Prudhommes' techniques for a seafood boil
I saw him on PBS a couple weeks ago and he had a very interesting way to do a seafood boil. I didn't write it down, so if anyone has any corrections, I would appreciate them.
First he put sugar (?), salt and pepper in the water and brought it to a boil.
Then he added onions, just cut in half, skins on, and a bunch of garlic cloves, skins on, and some seasonings. He let that boil for about 15 minutes (I think.)
Next he put in whole cobs of corn, cut in half, some red potatoes, and some sausage. Oh, and more seasoning. He let that boil for awhile, maybe up to 30 minutes.
The last thing he added was the shrimp, and that only cooked for a few minutes.
He preaches about layering the seasonings to give each dish more complexity. It's almost time for crawfish and I want to have a boil, so if anyone else can add to this I sure would appreciate it.
I like to add crawfish boil bags and a bottle of La. hotsauce. Also, I have some ice handy. After the shrimp or crawfish are done I throw in enough ice to stop the cooking process adn let the shell fish soak up more of the spices.

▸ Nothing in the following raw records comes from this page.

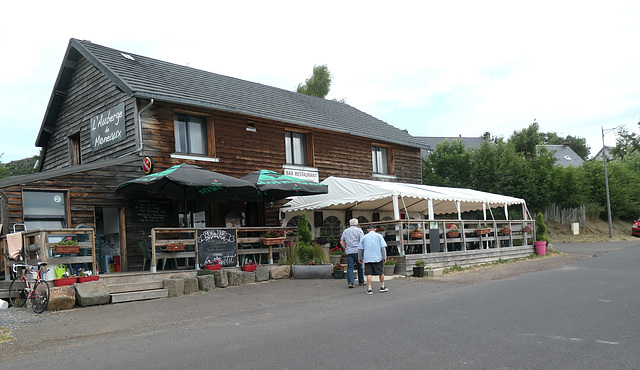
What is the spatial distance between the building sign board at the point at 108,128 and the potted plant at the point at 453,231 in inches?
418

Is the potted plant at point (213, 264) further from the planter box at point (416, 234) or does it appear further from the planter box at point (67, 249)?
the planter box at point (416, 234)

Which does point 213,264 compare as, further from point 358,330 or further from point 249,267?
point 358,330

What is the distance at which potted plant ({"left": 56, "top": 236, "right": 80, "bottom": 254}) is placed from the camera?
10367 millimetres

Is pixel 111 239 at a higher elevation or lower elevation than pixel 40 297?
higher

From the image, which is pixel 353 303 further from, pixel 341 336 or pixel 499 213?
pixel 499 213

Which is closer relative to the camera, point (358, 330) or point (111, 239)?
point (358, 330)

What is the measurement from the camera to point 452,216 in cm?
3059

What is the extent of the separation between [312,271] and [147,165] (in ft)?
17.6

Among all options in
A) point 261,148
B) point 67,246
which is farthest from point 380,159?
point 67,246

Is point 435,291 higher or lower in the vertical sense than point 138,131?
lower

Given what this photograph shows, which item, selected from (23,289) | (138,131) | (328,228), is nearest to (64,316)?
(23,289)

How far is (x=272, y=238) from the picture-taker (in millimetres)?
14312

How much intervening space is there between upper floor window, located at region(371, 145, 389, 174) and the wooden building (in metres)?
0.73

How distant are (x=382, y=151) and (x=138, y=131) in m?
11.5
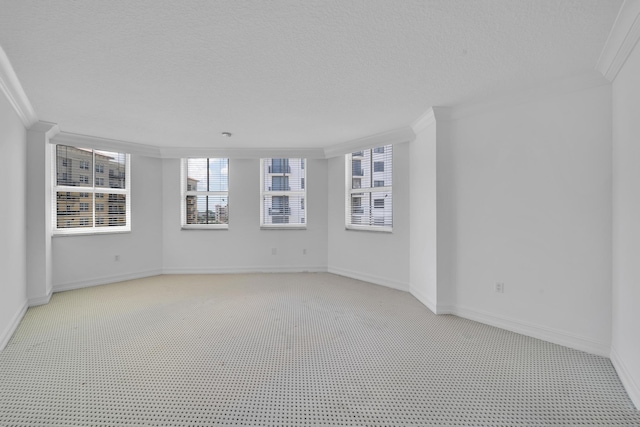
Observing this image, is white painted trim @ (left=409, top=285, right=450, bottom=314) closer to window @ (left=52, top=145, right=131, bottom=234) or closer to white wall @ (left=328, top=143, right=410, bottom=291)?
white wall @ (left=328, top=143, right=410, bottom=291)

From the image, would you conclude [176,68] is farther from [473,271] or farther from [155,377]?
[473,271]

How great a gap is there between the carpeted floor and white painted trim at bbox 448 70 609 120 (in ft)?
7.11

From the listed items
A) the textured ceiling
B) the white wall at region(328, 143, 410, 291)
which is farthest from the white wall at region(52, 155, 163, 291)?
the white wall at region(328, 143, 410, 291)

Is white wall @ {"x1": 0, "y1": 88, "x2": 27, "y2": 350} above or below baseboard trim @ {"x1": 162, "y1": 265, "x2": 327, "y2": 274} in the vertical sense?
above

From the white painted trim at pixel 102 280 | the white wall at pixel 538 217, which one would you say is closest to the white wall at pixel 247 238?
the white painted trim at pixel 102 280

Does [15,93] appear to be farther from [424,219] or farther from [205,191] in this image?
[424,219]

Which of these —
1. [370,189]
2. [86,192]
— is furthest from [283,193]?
[86,192]

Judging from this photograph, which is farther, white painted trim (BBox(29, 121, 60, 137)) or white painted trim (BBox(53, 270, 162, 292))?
white painted trim (BBox(53, 270, 162, 292))

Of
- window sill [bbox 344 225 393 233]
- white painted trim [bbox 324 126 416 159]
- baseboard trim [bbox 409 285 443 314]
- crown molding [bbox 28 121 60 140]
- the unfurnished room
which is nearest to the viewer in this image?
the unfurnished room

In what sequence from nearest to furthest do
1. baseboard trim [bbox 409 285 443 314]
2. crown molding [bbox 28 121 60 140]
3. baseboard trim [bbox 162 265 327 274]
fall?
baseboard trim [bbox 409 285 443 314], crown molding [bbox 28 121 60 140], baseboard trim [bbox 162 265 327 274]

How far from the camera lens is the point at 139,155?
16.7 ft

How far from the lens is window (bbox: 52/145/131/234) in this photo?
4.42 m

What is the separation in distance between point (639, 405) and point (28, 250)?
5667mm

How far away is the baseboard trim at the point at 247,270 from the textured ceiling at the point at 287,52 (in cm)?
291
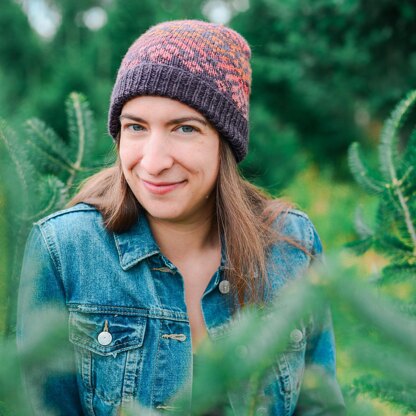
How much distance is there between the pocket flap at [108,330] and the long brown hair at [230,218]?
305 millimetres

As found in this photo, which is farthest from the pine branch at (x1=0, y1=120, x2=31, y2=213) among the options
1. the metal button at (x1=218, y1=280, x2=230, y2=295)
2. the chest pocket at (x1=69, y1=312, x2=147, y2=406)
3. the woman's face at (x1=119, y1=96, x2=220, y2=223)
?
the metal button at (x1=218, y1=280, x2=230, y2=295)

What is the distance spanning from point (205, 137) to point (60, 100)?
122 inches

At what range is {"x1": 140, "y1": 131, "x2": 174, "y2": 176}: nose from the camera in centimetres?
154

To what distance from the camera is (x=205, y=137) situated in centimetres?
170

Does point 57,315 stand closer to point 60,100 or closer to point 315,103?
point 60,100

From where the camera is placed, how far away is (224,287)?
5.90 ft

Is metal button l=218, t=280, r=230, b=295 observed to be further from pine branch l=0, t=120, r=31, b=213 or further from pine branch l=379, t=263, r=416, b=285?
pine branch l=0, t=120, r=31, b=213

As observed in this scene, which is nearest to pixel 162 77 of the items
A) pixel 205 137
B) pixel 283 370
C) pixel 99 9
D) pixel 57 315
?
pixel 205 137

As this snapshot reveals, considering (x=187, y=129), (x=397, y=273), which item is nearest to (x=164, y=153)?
(x=187, y=129)

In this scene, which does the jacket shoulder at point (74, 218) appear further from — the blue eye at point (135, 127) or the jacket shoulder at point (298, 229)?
the jacket shoulder at point (298, 229)

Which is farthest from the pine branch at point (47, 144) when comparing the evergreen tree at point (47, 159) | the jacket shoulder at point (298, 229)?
the jacket shoulder at point (298, 229)

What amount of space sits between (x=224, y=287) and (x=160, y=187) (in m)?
0.44

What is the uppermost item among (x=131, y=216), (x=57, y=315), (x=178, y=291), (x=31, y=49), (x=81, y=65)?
(x=31, y=49)

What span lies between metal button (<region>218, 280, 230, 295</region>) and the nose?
0.47 metres
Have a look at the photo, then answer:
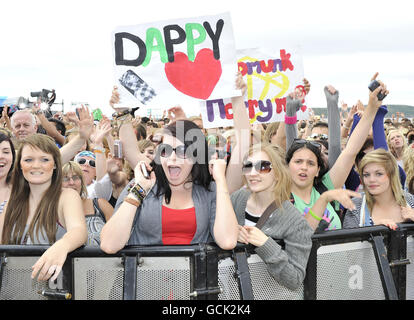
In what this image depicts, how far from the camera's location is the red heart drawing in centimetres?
447

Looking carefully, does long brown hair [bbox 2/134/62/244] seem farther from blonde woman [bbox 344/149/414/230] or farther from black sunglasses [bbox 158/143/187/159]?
blonde woman [bbox 344/149/414/230]

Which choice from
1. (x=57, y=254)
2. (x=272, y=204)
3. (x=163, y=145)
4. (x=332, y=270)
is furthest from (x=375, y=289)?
(x=57, y=254)

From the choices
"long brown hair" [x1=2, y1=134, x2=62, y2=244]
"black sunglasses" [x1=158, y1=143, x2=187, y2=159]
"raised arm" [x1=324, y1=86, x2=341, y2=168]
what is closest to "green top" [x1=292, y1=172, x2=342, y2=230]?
"raised arm" [x1=324, y1=86, x2=341, y2=168]

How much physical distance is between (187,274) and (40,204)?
3.85ft

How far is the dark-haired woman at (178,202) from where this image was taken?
2650 mm

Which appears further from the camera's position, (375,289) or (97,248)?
(375,289)

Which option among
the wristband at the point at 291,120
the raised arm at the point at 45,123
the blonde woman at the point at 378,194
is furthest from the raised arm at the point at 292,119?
the raised arm at the point at 45,123

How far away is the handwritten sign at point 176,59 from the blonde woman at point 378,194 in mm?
1456

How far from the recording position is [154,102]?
4.45 meters

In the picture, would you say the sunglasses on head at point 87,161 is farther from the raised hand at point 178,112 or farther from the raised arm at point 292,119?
the raised arm at point 292,119

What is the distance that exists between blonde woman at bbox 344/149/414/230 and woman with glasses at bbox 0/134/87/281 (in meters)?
2.12

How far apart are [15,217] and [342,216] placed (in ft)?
8.21

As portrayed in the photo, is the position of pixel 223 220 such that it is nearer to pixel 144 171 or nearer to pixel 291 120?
pixel 144 171
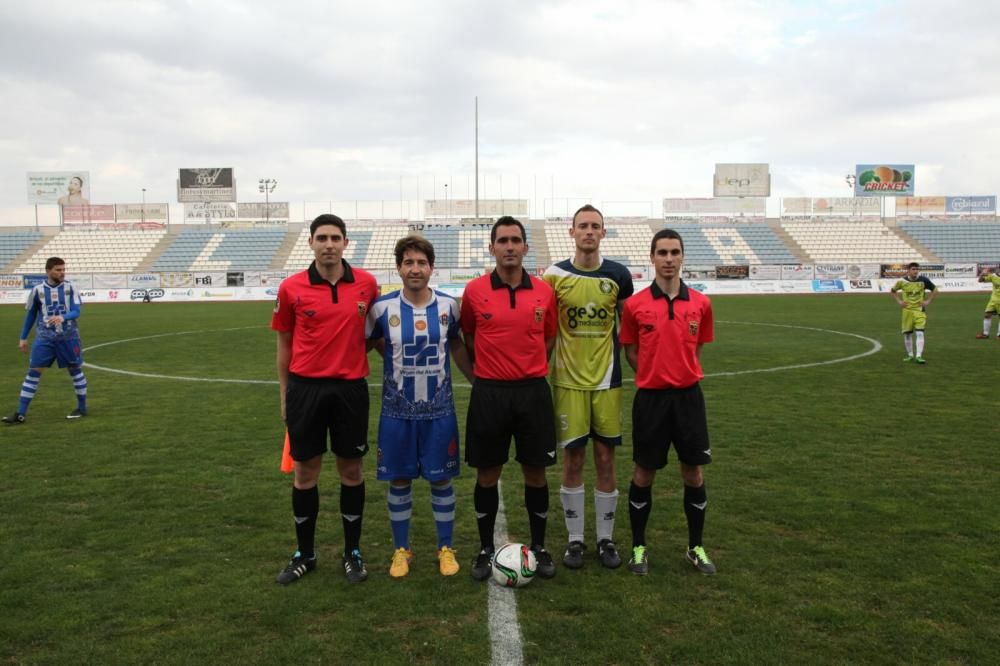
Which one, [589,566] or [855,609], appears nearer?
[855,609]

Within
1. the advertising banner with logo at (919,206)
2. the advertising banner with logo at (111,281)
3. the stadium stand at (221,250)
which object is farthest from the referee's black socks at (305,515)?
the advertising banner with logo at (919,206)

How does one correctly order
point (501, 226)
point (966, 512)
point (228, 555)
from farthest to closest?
point (966, 512) < point (228, 555) < point (501, 226)

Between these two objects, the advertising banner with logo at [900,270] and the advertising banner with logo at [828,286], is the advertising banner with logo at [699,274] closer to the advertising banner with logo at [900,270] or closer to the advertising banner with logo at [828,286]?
the advertising banner with logo at [828,286]

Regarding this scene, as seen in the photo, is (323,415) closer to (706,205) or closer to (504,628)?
(504,628)

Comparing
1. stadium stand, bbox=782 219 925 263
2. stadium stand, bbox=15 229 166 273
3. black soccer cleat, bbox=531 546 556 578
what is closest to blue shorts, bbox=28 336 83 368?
black soccer cleat, bbox=531 546 556 578

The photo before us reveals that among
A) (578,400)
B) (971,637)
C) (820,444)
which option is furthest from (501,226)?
(820,444)

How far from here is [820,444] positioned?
7984 millimetres

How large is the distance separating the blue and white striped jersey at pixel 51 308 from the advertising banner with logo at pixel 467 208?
64616mm

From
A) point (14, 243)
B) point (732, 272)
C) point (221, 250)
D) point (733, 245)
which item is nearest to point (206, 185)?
point (221, 250)

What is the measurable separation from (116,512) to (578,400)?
13.1ft

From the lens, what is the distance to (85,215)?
2717 inches

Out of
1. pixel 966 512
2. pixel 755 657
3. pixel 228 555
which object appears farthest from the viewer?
pixel 966 512

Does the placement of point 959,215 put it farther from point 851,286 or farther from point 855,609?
point 855,609

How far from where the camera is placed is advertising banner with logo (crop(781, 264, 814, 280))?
43344mm
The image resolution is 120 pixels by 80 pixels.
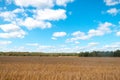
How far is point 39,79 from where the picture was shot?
1111 centimetres

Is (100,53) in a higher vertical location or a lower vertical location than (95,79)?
higher

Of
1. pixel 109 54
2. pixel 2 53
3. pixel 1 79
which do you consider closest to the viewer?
pixel 1 79

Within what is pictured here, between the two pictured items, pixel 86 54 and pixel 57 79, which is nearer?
pixel 57 79

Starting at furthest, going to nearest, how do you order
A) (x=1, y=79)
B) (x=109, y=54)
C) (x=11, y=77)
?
(x=109, y=54) → (x=11, y=77) → (x=1, y=79)

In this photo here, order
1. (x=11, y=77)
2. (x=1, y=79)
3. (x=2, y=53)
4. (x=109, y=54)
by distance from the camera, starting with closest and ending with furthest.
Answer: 1. (x=1, y=79)
2. (x=11, y=77)
3. (x=109, y=54)
4. (x=2, y=53)

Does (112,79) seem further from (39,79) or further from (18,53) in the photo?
(18,53)

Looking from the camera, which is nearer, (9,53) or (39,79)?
(39,79)

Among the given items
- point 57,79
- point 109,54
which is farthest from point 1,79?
point 109,54

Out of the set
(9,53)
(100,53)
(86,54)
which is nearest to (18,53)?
(9,53)

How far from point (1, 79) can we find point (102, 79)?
200 inches

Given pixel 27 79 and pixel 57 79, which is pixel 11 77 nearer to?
pixel 27 79

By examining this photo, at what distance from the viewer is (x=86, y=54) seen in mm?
97125

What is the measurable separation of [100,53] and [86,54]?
236 inches

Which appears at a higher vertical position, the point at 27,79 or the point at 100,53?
the point at 100,53
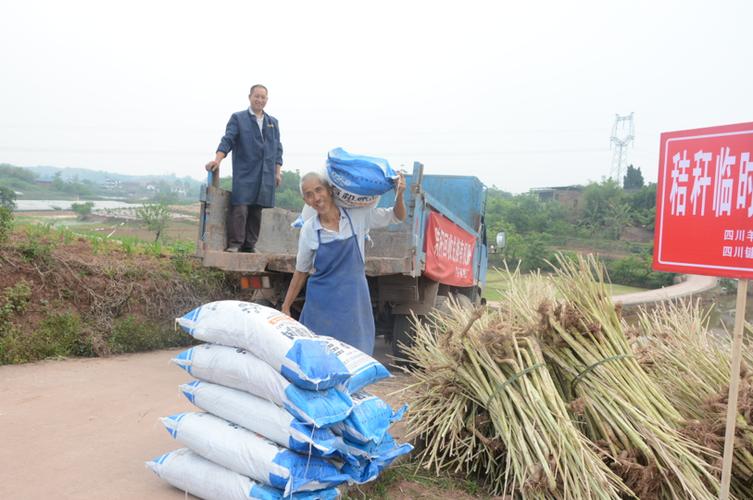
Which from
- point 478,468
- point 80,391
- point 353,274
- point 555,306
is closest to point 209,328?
point 353,274

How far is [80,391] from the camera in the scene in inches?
184

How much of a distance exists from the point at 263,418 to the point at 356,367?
518mm

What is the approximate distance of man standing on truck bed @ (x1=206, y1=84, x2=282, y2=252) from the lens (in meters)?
5.54

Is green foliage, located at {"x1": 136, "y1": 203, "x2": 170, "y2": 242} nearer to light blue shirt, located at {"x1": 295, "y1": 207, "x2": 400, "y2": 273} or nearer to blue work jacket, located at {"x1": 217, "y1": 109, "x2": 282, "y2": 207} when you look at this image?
blue work jacket, located at {"x1": 217, "y1": 109, "x2": 282, "y2": 207}

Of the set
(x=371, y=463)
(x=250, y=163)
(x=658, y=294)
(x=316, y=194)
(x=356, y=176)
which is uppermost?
(x=250, y=163)

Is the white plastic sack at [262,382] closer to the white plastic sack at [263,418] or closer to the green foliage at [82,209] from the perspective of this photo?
the white plastic sack at [263,418]

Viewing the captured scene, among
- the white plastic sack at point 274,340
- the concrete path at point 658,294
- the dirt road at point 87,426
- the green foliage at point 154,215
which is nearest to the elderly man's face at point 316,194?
the white plastic sack at point 274,340

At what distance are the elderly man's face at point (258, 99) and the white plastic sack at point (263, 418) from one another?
123 inches

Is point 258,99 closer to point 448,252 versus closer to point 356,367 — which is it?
point 448,252

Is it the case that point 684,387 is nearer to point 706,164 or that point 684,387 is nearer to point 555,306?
point 555,306

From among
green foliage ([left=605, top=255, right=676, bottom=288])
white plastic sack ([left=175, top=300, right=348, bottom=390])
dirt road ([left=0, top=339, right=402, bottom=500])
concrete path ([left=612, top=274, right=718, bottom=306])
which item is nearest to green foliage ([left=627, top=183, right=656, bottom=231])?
concrete path ([left=612, top=274, right=718, bottom=306])

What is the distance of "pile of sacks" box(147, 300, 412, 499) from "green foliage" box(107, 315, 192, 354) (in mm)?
3462

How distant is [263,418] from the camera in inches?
108

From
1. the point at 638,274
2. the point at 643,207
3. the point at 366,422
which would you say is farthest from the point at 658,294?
the point at 643,207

And, believe it or not, califlower is good boiled in this water as well- it really soaks up the flavor.
The longer you let sturdier stuff like potatoes and corn stay in the cooling broth, the more spices they soak up. It's also good to reserve some lemons both for garnish and hand cleaning.
I like to pull some of the broth and stick it in the fridge, then poach the shrimp on top of the boiling broth in a separate colander. That way, I can keep the shrimp from overcooking, but still rest them in the cooled spicy broth to soak up flavors while the longer-cooking stuff gets done.